Mira, te voy a contar una historia que le pasó a Leonor, que seguramente podría pasarle a cualquiera aquí en España. Resulta que, de regalo de su exmarido el pobre era alcohólico perdido le tocó cuidar a la madre de él. Fíjate, que estaban divorciados desde hacía más de diez años, y no solo por el tema de la bebida, sino porque además era de los que levantaban la mano sin pensarlo. Hace siglos que Leonor cortó toda relación con él, y su hijo, Javier, tampoco tenía contacto con el padre. Es que, claro, ¿quién quiere a un padre así? El caso es que tampoco el hombre se preocupó nunca por su propio hijo.
Pues un domingo por la mañana, cuando Leonor estaba tranquila en casa, la llamaron con una noticia bastante chunga: su exmarido había fallecido. Nadie se encargaba de los trámites, así que ella y Javier, aunque no era plato de gusto, organizaron el entierro como Dios manda. Eso sí, digno y sin escatimar.
El problema fue la suegra. Una señora ya mayor, enferma, que seguía viviendo en una casita en las afueras de Ávila. ¿Y ahora qué hacía Leonor? Si por lo menos fuera una persona fácil de tratar, pero era de esas que te hacen la vida imposible, siempre protestando, siempre con alguna sorpresa desagradable.
Después del funeral, Javier se marchó otra vez a Madrid, que ya tenía allí su familia. Así que la carga de cuidar a la abuela cascarrabias le cayó de lleno a Leonor. ¿Y qué podía hacer? La iba a visitar varias veces a la semana, le llevaba la compra (siempre ponía pegas, pero bien que se lo comía), e incluso se encargaba de partir la leña para la calefacción. La verdad que era un marrón, pero cómo vas a dejar tirada a una persona tan indefensa.

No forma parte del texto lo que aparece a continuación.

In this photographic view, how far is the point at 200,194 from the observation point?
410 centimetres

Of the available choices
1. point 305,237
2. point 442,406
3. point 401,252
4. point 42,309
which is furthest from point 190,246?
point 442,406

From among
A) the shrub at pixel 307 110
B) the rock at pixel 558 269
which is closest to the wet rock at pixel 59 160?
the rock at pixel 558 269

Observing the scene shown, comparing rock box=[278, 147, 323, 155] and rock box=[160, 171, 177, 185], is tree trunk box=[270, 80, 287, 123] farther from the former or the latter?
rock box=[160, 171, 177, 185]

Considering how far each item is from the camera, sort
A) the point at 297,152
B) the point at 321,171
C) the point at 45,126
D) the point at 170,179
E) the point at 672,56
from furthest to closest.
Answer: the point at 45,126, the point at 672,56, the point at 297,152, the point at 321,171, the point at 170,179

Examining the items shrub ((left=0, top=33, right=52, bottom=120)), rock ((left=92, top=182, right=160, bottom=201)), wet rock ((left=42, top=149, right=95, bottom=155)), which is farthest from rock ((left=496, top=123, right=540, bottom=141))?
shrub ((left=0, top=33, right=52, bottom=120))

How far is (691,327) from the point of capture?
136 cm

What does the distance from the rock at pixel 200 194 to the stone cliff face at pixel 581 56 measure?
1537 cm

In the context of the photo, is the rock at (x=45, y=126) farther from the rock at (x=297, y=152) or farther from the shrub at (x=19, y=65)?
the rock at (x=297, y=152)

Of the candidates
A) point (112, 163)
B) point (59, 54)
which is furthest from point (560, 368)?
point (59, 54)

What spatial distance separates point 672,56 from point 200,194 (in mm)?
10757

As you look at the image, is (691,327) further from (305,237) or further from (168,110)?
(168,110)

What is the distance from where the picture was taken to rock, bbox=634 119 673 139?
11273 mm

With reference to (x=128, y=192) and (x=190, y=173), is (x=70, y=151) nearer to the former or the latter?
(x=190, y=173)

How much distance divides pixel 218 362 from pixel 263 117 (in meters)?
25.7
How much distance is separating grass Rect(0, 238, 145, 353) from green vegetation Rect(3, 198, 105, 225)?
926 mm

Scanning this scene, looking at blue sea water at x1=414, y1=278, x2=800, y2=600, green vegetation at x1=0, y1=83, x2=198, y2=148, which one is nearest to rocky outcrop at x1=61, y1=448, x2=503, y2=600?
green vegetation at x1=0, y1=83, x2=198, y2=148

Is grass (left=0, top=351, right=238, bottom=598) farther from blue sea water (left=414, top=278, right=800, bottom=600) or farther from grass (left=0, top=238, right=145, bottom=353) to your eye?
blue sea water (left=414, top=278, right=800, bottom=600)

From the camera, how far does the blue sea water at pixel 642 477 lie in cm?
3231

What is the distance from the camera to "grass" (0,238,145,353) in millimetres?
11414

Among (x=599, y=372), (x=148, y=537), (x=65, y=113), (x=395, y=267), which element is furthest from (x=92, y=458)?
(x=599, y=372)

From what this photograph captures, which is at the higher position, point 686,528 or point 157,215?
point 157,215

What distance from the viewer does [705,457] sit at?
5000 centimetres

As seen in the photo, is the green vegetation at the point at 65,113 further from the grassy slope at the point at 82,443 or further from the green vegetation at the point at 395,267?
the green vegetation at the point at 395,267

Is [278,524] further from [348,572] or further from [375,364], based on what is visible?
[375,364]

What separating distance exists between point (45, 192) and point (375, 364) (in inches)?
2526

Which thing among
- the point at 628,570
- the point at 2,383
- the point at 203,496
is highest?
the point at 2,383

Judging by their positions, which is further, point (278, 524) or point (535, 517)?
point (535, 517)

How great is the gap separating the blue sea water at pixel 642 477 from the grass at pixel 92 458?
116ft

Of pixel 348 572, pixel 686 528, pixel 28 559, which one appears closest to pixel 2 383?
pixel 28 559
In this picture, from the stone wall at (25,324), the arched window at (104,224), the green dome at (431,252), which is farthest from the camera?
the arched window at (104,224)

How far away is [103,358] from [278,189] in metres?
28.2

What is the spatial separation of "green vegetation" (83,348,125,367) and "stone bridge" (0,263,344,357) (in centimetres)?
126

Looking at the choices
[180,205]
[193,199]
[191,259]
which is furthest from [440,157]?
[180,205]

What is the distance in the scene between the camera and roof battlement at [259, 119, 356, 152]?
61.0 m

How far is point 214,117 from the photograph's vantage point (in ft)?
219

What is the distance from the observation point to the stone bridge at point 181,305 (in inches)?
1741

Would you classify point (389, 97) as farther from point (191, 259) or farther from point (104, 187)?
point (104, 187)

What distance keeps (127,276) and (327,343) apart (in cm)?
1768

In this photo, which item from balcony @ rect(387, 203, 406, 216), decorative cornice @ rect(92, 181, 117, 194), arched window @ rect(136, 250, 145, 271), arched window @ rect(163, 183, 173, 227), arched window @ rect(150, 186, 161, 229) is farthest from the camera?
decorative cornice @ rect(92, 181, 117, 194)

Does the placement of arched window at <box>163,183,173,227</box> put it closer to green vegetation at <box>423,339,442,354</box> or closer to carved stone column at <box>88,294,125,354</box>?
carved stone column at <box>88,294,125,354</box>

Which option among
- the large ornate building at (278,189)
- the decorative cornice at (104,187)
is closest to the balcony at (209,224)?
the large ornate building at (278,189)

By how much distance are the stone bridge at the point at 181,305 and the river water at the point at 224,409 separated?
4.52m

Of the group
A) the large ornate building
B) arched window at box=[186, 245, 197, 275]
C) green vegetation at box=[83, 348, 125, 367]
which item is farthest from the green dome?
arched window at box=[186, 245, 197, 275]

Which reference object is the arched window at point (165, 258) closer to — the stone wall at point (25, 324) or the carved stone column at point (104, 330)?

En esas estuvieron tres meses, hasta que la señora finalmente falleció. Y aquí viene lo curioso: al abrir el testamento, Leonor se enteró de que le había dejado la casa y una buena suma de dinero guardada en su cuenta del Banco Santander. Fíjate tú, la vida. Así son las vueltas que da el destino Lo llaman gratitud, ¿eh?